*** Provided entries Section Begins ***

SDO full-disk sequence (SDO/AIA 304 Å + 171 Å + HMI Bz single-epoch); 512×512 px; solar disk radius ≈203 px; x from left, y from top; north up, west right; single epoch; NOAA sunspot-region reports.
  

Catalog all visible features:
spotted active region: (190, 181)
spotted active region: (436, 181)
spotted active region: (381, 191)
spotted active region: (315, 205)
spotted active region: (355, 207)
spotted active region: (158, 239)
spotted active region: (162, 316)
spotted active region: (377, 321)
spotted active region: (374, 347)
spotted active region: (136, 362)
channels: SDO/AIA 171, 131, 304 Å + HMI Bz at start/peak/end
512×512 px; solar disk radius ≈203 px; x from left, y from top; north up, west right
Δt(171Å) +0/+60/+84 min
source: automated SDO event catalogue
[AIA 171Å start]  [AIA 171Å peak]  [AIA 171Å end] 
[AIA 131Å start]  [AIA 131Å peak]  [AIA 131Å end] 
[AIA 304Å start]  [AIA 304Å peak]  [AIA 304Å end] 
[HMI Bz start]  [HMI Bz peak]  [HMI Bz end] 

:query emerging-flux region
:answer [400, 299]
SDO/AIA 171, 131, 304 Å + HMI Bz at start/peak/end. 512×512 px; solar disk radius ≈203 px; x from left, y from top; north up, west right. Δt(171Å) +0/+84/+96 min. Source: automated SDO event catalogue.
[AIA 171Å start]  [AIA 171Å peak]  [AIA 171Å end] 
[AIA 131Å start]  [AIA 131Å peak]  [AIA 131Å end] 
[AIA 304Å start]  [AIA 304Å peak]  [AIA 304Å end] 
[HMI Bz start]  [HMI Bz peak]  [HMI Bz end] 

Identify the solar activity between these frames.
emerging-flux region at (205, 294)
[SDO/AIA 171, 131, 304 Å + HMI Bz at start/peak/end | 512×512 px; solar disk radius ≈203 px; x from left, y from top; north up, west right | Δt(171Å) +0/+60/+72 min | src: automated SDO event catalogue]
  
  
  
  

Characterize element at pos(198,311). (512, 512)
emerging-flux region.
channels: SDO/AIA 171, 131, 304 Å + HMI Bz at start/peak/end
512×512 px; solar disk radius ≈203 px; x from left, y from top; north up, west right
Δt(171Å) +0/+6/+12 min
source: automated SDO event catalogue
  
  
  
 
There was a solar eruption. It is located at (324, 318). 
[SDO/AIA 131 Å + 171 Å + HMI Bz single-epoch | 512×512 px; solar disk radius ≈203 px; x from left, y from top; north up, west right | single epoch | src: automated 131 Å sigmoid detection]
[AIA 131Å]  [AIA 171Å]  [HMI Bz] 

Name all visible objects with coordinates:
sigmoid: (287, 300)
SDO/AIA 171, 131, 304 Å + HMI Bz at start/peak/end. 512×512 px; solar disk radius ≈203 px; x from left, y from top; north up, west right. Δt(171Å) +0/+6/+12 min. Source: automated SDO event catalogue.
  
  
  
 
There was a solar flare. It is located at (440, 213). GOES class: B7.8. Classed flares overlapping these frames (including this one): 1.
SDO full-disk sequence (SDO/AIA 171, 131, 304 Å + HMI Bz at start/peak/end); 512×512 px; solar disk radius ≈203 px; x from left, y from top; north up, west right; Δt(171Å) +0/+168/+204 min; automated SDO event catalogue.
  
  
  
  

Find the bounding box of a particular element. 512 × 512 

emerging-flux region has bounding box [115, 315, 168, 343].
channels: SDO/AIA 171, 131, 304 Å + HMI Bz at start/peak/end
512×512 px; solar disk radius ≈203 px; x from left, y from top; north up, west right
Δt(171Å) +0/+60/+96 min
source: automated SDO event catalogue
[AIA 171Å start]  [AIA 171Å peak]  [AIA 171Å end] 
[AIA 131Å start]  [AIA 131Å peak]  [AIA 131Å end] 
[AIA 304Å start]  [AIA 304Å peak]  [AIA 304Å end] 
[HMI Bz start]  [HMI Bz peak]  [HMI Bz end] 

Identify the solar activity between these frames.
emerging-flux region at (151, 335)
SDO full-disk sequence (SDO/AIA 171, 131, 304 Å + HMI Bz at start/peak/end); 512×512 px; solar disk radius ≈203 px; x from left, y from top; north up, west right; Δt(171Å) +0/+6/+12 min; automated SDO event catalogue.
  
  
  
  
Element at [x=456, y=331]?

*** Provided entries Section Ends ***

■ **Brief**:
Filter the records for lines holding the string "There". Copy each one.

■ **Response for this exercise**:
There was a solar eruption. It is located at (324, 318). 
There was a solar flare. It is located at (440, 213). GOES class: B7.8. Classed flares overlapping these frames (including this one): 1.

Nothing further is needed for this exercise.